MIPTV, however, seems to be lagging behind the rest, even though Lucy Smith, Entertainment Division director of MIPTV organizer RX France, said: “We enjoyed an early, very encouraging response to the plans for both market and pre-opening weekend this April. That response has been borne out with an expected 130-strong international line-up of exhibitors on the shop floor, including major studios and distributors, FAST, and tech companies, in addition to hundreds more exhibiting companies operating from within pavilions covering 11 countries, and we are again looking to welcome representatives from over 80 countries to Cannes overall.”

One plus for MIPTV  — which is actually being perceived as a minus by some — is the absence of a massive U.S. studio presence at the Cannes market. This fact, coupled with a dearth of new shows, make indie content distribution companies with new product to offer highly sought after.

As for the question of a possible new location for future MIPTVs, London is already the venue of a very successful London Screenings, which, this year, took place between February 26 and March 1. It could be a good idea for MIPTV 2025 to trail it, thereby solving the calendar date problem that has afflicted MIPTV since the L.A. Screenings took flight in May of 1964, and became increasingly problematic in the 1990s. However, since the issue seems to be the date, and not the venue, the current Cannes locale is considered more than adequate. Plus, a London Screenings observer reported to VideoAge that MIPTV organizers “approached key [London] players a few months back [in late 2023], but [that] they run their own event, not for profit.”

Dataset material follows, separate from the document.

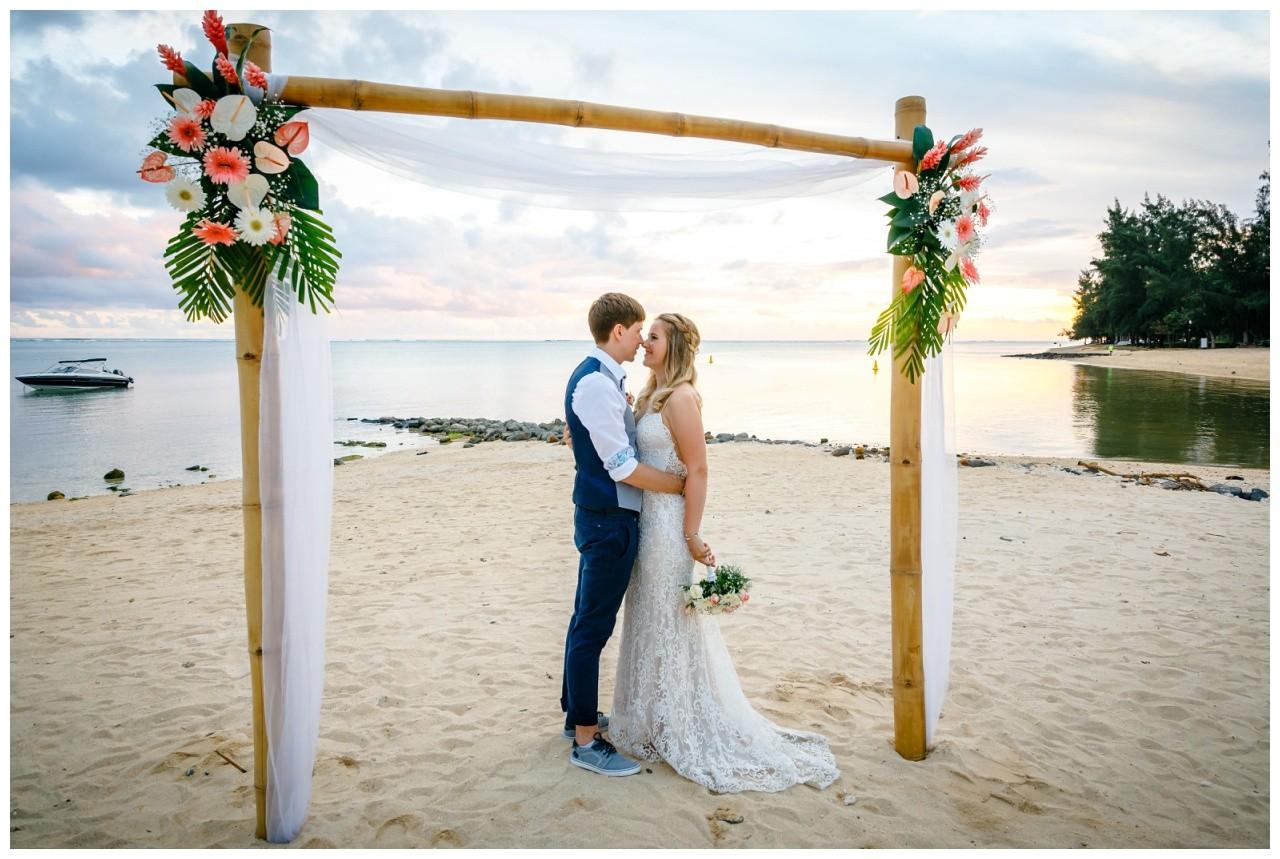 Hochzeit auf Mauritius Hochzeitsfotograf BBQ Party 33 - Standesamtliche Hochzeit oder Freie Trauung im Ausland?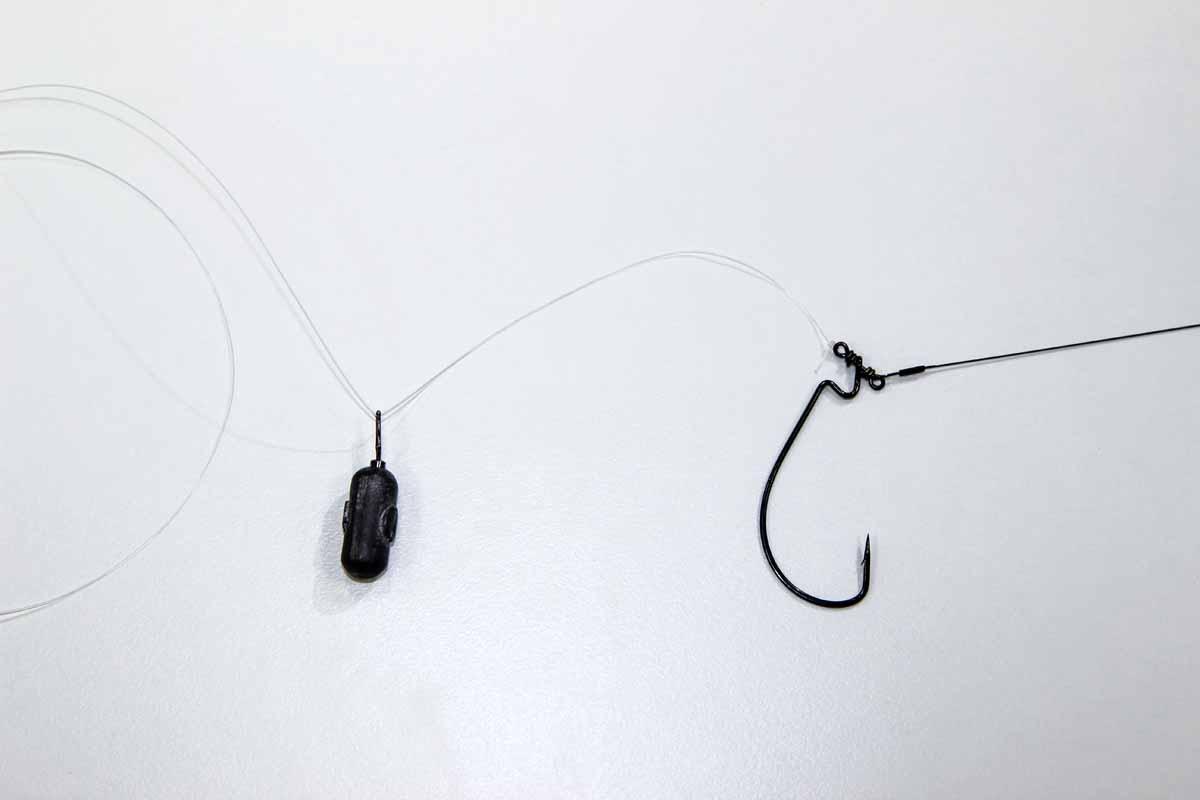 Das Dropshot-Blei (Gewicht je nach Gegebenheiten am Gewässer) aufs Fluorocarbonvorfach fädeln und einen Achterknoten an dessen Ende binden. Foto: Blinker/Peer Kustermann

Going back to the 1980s, the month of February has proven to be good for content markets, including Monte Carlo, NATPE, and even the AFM.

As for VideoAge, the trade will be coming out with its printed monthly in Cannes on Saturday, April 6, 2024, while its digital version will be available starting the last week of March. During MIPTV VideoAge will be reporting from the floor for its daily newsletter and Water Cooler features. The Issue will also feature a preview of the L.A. Screenings and the new broadcast U.S. TV season.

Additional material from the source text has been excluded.